Accordingly, expect the Beijing Olympics to be steeped in Chinese history, presenting China as a worthy world leader.

Wednesday, November 15, 2006

What were the Red Sox thinking?

Switching gears, the big news in sports this week is that the Boston Red Sox had the highest bid in the auction for the right to talk -- that's right, talk -- to Seibu Lions pitcher Matsuzaka Daisuke. They reportedly paid $51.1 million.

Mull that over for a minute.

$51.1 million. To talk.

...

Sorry Red Sox fans, but I'm with ESPN's Sean McAdam on this one: "...In submitting the winning post for Japanese pitcher Daisuke Matsuzaka, the Red Sox also forfeited the right to whine about [the Yankees'] economic might ever again."
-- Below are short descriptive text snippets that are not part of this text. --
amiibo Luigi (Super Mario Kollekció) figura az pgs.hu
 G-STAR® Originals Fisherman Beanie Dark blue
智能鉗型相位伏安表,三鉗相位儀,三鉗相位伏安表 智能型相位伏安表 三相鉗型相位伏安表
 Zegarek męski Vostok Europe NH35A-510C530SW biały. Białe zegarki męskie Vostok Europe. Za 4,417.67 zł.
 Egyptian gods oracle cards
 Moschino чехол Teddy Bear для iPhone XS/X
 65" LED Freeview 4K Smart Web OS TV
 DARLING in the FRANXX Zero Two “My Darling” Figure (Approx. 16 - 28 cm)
I've never understood the whole "Yankees-as-evil-empire" trope as mouthed by Red Sox fans. After all, in 2004, the year that the "Idiots" succeeded in their assault on the, er, Death Star, the Red Sox payroll was second in Major League Baseball, around $50 million behind the Yankees. I'm afraid that hardly counts as virtuous. Now had the Red Sox beaten the Yankees with the Brewers' MLB-lowest payroll ($27.5 million), that would have been something to get excited about.

Arguably, the Red Sox only upped their payroll because the Yankees did first (time to break out the game theory). And that reasoning is certainly understandable. But at the same time, given that the Red Sox management decided to copy the Yankees, the Red Sox (and their fans) have indeed forfeited the right to complain about how the Yankees are outspending everyone. As McAdam writes:

No more suggestions, please, that the Yankees are some financial superpower capable of trampling the rest of baseball with their reckless and boundless spending. No more talk about the Red Sox being the plucky underdogs that somehow must make do with less.
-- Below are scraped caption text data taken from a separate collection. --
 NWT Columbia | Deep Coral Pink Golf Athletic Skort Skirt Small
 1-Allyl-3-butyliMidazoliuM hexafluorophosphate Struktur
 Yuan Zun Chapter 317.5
The Sox's insistence that the Yanks were economic bullies always seemed a bit hollow, anyway. Sure, the Yankees have baseball's deepest pockets, as might be expected in a sport in which local revenues are critical to a team's financial footing.

Here, though, is what the Red Sox never acknowledged: Although the Yankees could indeed outspend them, the Red Sox, in turn, could outspend the other 28 teams in baseball.

Do the Gettys complain about the Rockefellers?

It was the Red Sox's misfortune that the one club with more resources just happened to be their longtime rival, with whom they're locked in an annual battle for divisional supremacy.

That's not some cruel inequity; that's merely geographic bad luck.

I secretly hope that the Red Sox will be unable to seal the deal with Matsuzaka, but then signing Matsuzaka might provide a greater opportunity for schadenfreude. To spend upwards of $100 million on a pitcher who has never pitched in the US, to spend that much on any pitcher -- given that pitching involves motions that the human body wasn't designed to perform -- seems absurd. Consider, moreover, that Japanese teams have historically run down their pitchers' arms early in their careers, meaning it's possible that the Red Sox could only get a couple good years out of Matsuzaka before he's finished.

In any case, if the Red Sox manage to sign Matsuzaka, they will be an elbow ligament tear away from wasting an awful lot of money. As a Cubs fan, I have seen two very promising young pitchers' careers go up in smoke in recent years. Don't think it can't happen to Matsuzaka.